So where can local creatives showcase their work? Broadcast TV isn’t a natural home for unknown short films, and while self-publishing platforms are readily available hosting options, it’s tough to get noticed and get traffic when competing with videos from across the planet.
But with the emergence of video-on-demand services into the mainstream, there’s now a solution. The African film school AFDA has teamed up with the streaming service Showmax to give local talent a much larger platform than ever before. From 18 February, eighteen of the best recent short films made by AFDA students from their Johannesburg, Cape Town, Durban and Port Elizabeth campuses will be live on Showmax. Drama, documentary, fantasy, and animation are all represented, in pieces running from under eight minutes to almost half-an-hour long. The full list of movies is included below.

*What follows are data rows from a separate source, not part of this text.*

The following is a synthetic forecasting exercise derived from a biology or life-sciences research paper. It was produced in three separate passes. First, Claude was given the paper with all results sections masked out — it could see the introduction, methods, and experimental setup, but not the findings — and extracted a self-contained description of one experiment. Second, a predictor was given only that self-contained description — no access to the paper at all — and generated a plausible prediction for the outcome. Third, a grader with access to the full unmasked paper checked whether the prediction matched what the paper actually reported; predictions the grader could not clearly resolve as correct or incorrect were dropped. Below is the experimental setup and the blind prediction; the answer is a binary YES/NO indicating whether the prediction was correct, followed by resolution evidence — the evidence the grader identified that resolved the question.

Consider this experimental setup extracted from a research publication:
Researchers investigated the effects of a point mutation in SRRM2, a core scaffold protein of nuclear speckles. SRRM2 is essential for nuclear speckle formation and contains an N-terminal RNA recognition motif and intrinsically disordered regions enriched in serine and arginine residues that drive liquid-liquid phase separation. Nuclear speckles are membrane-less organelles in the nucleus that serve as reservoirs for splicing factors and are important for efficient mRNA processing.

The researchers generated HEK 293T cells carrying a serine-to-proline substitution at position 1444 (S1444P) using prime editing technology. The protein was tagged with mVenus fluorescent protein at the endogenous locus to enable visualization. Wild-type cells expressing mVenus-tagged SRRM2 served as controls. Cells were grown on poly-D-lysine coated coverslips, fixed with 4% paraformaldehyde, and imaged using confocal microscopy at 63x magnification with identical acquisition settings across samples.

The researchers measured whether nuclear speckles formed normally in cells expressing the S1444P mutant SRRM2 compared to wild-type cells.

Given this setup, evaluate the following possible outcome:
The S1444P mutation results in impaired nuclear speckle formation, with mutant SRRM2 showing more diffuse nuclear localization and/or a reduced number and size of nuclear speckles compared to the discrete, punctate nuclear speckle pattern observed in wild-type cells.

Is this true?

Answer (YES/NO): NO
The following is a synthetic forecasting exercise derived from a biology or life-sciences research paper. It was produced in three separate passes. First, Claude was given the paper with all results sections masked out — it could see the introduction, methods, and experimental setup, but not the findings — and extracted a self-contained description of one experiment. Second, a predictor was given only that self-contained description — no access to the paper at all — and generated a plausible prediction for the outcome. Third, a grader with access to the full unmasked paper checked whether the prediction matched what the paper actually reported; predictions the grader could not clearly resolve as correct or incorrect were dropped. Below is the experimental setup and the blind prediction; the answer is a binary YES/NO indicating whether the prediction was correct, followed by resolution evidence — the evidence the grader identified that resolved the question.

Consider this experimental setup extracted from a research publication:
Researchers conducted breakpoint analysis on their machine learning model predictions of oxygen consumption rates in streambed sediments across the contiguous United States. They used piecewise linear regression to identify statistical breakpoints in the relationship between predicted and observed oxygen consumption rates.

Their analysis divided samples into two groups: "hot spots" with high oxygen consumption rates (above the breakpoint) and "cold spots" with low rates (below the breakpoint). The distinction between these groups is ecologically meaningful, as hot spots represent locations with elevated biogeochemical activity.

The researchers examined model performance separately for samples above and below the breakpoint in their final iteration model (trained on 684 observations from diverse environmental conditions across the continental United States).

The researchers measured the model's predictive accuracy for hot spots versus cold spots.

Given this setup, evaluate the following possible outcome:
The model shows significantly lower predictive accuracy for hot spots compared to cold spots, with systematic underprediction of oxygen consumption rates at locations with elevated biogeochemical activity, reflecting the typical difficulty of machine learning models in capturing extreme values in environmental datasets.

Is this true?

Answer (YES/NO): NO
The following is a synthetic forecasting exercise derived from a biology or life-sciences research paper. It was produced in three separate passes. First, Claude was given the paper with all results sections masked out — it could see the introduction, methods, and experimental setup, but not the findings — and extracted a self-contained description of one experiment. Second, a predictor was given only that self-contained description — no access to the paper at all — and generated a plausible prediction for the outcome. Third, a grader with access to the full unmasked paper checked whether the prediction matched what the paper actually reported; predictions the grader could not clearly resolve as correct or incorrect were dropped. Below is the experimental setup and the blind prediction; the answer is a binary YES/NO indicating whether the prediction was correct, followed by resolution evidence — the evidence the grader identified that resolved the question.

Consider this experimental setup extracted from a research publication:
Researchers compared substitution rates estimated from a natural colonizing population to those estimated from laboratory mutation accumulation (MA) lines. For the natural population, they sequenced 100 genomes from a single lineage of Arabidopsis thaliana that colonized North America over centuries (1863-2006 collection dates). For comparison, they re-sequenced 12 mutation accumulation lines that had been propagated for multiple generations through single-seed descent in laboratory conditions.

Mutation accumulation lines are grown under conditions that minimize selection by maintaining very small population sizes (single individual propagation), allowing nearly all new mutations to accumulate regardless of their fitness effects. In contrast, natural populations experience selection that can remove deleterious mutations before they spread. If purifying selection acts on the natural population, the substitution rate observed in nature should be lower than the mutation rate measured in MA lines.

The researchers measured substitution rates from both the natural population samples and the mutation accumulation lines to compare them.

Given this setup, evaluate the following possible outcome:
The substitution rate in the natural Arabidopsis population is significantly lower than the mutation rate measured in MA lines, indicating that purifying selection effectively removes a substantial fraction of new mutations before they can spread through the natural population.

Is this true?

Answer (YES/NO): YES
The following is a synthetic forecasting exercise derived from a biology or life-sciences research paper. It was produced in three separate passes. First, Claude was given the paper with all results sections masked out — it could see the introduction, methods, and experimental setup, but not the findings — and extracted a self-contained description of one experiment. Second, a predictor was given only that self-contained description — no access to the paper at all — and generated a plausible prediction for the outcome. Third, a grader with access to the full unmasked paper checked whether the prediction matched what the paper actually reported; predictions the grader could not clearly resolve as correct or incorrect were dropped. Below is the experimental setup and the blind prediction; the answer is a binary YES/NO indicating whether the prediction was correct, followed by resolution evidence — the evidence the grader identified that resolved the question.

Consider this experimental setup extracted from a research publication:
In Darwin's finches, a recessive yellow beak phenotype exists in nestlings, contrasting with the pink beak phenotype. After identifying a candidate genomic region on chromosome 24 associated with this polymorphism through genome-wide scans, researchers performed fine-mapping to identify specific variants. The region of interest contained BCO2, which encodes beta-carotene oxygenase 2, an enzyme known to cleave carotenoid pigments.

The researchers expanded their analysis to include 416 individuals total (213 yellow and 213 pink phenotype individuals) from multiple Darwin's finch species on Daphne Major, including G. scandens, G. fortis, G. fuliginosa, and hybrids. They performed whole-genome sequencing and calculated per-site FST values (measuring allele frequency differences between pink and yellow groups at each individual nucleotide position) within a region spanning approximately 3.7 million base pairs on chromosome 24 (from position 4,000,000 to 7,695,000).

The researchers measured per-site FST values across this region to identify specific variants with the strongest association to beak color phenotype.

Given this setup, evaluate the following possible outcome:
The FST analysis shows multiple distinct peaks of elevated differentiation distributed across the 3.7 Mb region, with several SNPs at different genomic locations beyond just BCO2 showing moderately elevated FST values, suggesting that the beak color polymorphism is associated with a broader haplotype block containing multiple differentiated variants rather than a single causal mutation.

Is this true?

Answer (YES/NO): NO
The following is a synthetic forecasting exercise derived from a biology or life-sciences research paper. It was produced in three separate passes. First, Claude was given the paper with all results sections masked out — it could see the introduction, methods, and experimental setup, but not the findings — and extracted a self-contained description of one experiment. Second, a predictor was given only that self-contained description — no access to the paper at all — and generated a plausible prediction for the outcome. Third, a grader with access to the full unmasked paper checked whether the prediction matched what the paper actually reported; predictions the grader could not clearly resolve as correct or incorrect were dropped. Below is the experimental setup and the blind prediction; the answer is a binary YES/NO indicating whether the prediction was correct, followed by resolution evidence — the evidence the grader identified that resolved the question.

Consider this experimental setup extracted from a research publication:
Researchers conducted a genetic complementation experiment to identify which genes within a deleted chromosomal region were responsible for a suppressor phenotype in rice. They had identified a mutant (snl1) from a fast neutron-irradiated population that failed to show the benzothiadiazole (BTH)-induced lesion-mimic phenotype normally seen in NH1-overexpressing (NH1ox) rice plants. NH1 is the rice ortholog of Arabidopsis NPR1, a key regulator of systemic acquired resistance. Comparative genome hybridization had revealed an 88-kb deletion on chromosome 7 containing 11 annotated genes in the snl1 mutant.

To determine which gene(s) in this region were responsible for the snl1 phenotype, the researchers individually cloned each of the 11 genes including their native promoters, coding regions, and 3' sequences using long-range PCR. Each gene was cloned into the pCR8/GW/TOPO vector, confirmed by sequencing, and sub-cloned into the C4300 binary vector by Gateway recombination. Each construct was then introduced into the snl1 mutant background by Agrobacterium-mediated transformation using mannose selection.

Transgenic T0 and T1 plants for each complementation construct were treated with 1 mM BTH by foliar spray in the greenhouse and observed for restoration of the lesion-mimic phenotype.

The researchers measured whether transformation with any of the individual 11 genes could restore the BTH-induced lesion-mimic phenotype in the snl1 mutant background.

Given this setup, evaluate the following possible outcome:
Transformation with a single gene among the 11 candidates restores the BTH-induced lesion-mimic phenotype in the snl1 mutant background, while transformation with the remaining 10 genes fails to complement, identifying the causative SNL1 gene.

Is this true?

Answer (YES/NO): NO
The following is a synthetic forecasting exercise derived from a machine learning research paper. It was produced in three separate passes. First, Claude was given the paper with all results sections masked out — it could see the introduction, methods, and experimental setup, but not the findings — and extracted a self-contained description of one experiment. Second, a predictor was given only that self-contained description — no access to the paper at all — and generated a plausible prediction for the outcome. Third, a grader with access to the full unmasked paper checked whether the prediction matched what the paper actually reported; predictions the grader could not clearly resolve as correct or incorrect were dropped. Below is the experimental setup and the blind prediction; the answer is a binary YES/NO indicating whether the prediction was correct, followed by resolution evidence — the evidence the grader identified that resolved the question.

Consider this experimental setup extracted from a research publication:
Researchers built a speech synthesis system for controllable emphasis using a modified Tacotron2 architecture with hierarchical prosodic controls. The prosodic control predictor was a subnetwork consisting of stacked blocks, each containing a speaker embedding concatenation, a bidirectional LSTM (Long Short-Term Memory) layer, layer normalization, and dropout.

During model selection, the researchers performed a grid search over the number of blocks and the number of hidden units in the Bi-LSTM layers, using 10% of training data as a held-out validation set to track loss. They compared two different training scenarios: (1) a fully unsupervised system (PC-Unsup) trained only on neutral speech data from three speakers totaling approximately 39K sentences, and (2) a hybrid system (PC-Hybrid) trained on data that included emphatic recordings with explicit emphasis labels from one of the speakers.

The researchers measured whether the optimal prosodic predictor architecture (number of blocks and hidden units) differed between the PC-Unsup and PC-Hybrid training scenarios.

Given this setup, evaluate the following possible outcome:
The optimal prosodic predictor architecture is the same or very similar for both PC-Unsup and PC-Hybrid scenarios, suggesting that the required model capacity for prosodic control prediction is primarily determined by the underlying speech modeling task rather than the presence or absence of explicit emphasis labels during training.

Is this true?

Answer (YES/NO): NO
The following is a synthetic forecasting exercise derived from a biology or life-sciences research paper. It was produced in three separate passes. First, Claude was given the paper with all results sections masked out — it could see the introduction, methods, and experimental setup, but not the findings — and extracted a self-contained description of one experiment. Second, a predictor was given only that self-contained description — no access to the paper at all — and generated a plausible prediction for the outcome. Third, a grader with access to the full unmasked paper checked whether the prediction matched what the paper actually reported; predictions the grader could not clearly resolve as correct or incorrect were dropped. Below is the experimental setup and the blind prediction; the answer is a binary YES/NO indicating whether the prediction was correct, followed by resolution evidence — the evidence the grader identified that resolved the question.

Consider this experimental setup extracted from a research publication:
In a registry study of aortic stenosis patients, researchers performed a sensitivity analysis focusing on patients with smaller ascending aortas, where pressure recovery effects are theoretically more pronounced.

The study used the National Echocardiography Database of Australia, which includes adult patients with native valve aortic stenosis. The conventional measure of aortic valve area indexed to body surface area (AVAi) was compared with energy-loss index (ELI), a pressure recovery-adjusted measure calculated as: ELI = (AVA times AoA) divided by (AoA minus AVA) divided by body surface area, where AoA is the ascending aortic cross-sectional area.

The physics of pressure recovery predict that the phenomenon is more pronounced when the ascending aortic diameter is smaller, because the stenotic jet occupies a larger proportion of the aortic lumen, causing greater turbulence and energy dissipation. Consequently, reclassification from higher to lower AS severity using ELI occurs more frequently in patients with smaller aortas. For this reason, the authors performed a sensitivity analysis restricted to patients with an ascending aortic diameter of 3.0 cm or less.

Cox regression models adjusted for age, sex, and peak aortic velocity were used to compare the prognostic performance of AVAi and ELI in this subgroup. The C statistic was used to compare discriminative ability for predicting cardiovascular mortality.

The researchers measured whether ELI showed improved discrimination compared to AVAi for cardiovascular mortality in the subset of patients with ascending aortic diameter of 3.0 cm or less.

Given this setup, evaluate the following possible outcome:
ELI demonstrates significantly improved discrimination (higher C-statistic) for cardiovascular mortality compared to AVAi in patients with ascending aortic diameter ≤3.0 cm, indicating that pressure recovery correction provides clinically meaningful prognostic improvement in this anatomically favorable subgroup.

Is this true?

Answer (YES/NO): NO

Teresa Passchier, CEO of AFDA, said: “AFDA, Africa’s number-one school for the Creative Economy, is proud to kickstart this exciting and meaningful journey with Showmax and AFDA students, ensuring emerging young African filmmakers’ voices are heard and given a platform. It’s ground-breaking to share young, local, culturally relevant content on the same platform as Hollywood blockbusters. I am certain that this unique initiative will serve to boost and develop the African film industry and the careers of many young South African and African students alike.”
Included in the short films coming to Showmax are the award winners Junior and O-Puncha. Junior, directed by Bert Dijkstra, picked up the Audience Award in the Made in South Africa Competition at the shnit Worldwide Shortfilmfestival Awards 2017. O-Puncha, directed by Adam Hansen, won two awards at the 5th annual Eldorado Film Festival: Best Student Made Short, and Best Editing – Alexander La Cock.
Another celebrated film is Sicela Amanzi directed by Mlu Godola, which talks to the subject of water shortage. The film’s heroine Zoleka is a mild-mannered young woman forced to go to extreme lengths when a small community’s only source of water unexpectedly collapses. The power of films like this is they shine a light on critical topical issues in new ways.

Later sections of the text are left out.